The first was a set of stripes.  Two worked normally, returning one of the stored patterns.  One, however, caused the system to fail nicely, returning an "inverted" (white on black) figure four.

Processing in[3]
in[3] Step: 0 Energy: -4
*****
     
*****
     
*****
     
*****
     

in[3] Step: 1 Energy: 1520
 *** 
*   *
    *
  ** 
 *   
*    
*****
     

Processing in[4]
in[4] Step: 0 Energy: 44
* * *
* * *
* * *
* * *
* * *
* * *
* * *
* * *

in[4] Step: 1 Energy: 1484
 ** *
 ** *
 ** *
     
*** *
*** *
*** *
*****

Processing in[5]
in[5] Step: 0 Energy: 44
 * * 
 * * 
 * * 
 * * 
 * * 
 * * 
 * * 
 * * 

in[5] Step: 1 Energy: 1484
*  * 
*  * 
*  * 
*****
   * 
   * 
   * 
     

Processing in[6]
in[6] Step: 0 Energy: -52
 * * 
* * *
 * * 
* * *
 * * 
* * *
 * * 
* * *

in[6] Step: 1 Energy: 940
**** 
*  **
*   *
 *** 
 *   
*  * 
*****
     

in[6] Step: 2 Energy: 1520
 *** 
*   *
    *
  ** 
 *   
*    
*****

Conclusion

After the initial build and tests, I rebuilt the network using more input patterns including more of the text characters.  I also tested it with more demanding inputs.  Not surprisingly, it started to fail fairly seriously.

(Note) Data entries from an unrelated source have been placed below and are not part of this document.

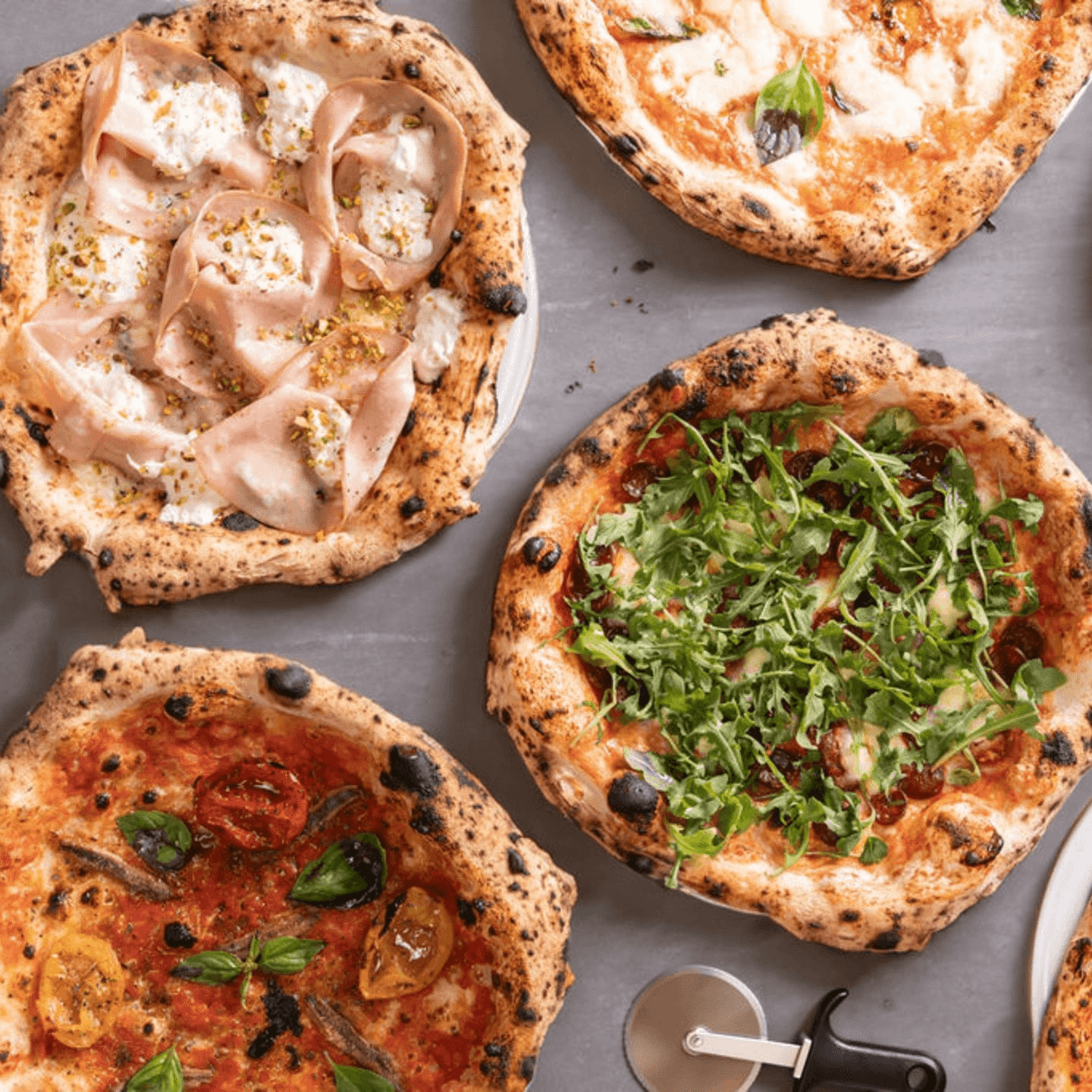 Vera Pizza Napoletana 🍕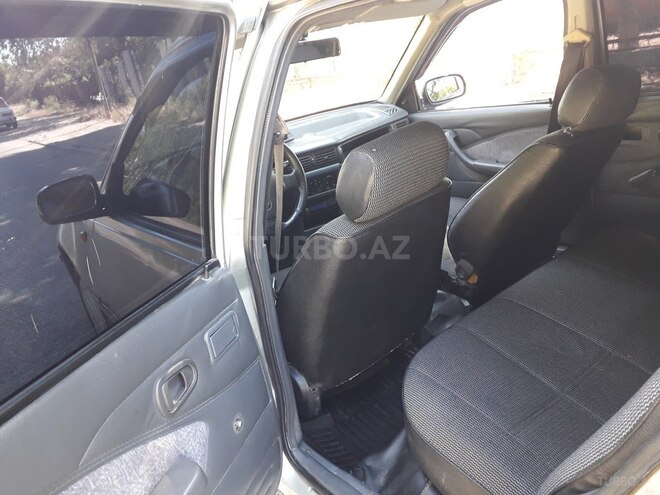 Daewoo Nexia 2008, 150,000 km - 1.5 l - Sumqayıt
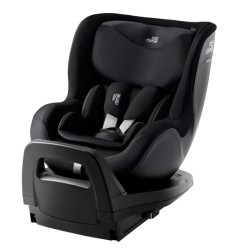 Cadeira auto Britax Römer Dualfix PRO M com acessórios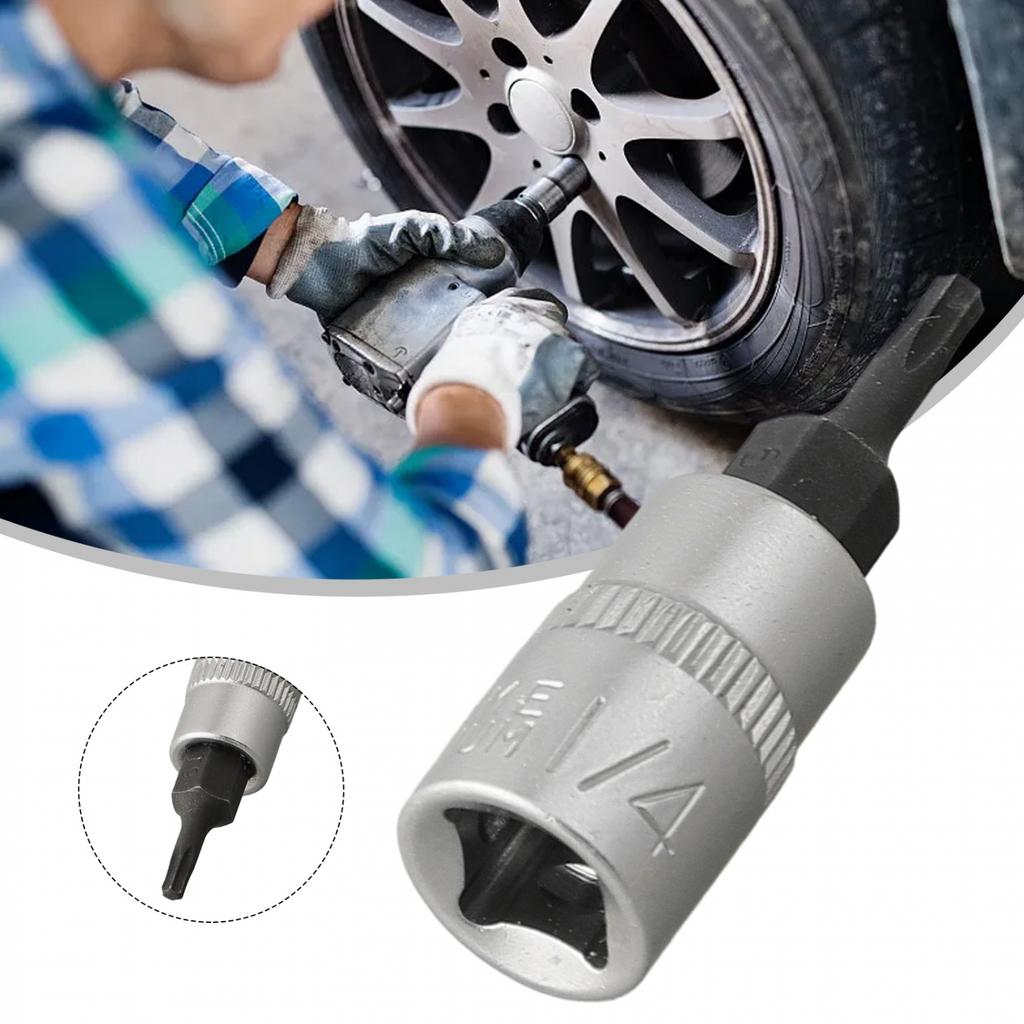 Набор бит для отвертки Torx T8-T40 Хромванадиевая сталь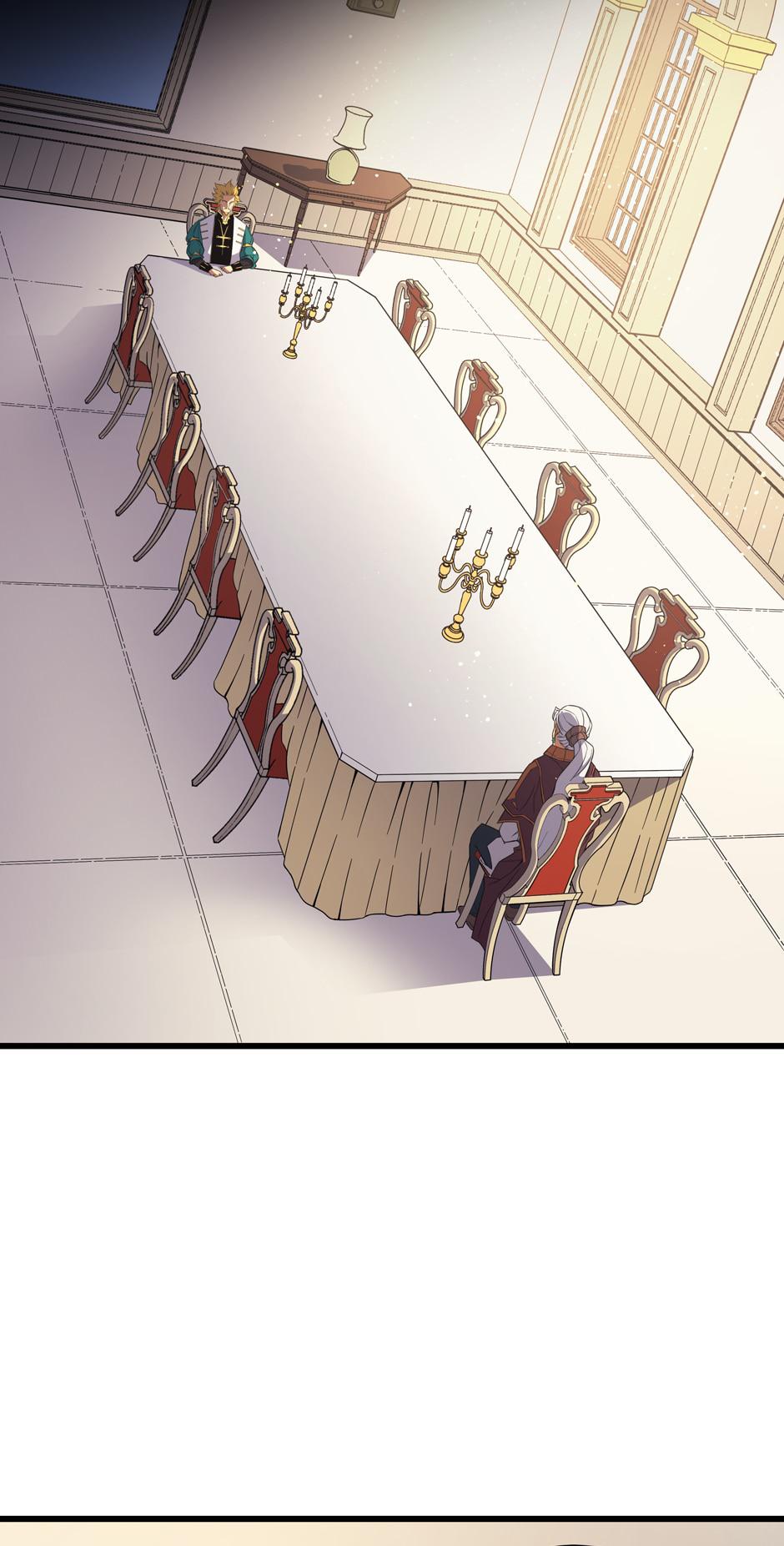 The Archmage Returns After 4000 Years Chapter 43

The exercise certainly is an interesting one and shows the potential of this style of computing.  More sophisticated network certainly would be required for any interesting problem.

As an aside: I spent a few hours browsing around the web and found several very sophisticated implementations of multiple layer networks and other specialized networks for such as the traveling salesman problem (3D, no less) and similar problems.

My next trial will likely be from the "Machine Learning" book of Tom Mitchell, again using Java rather than C or C++.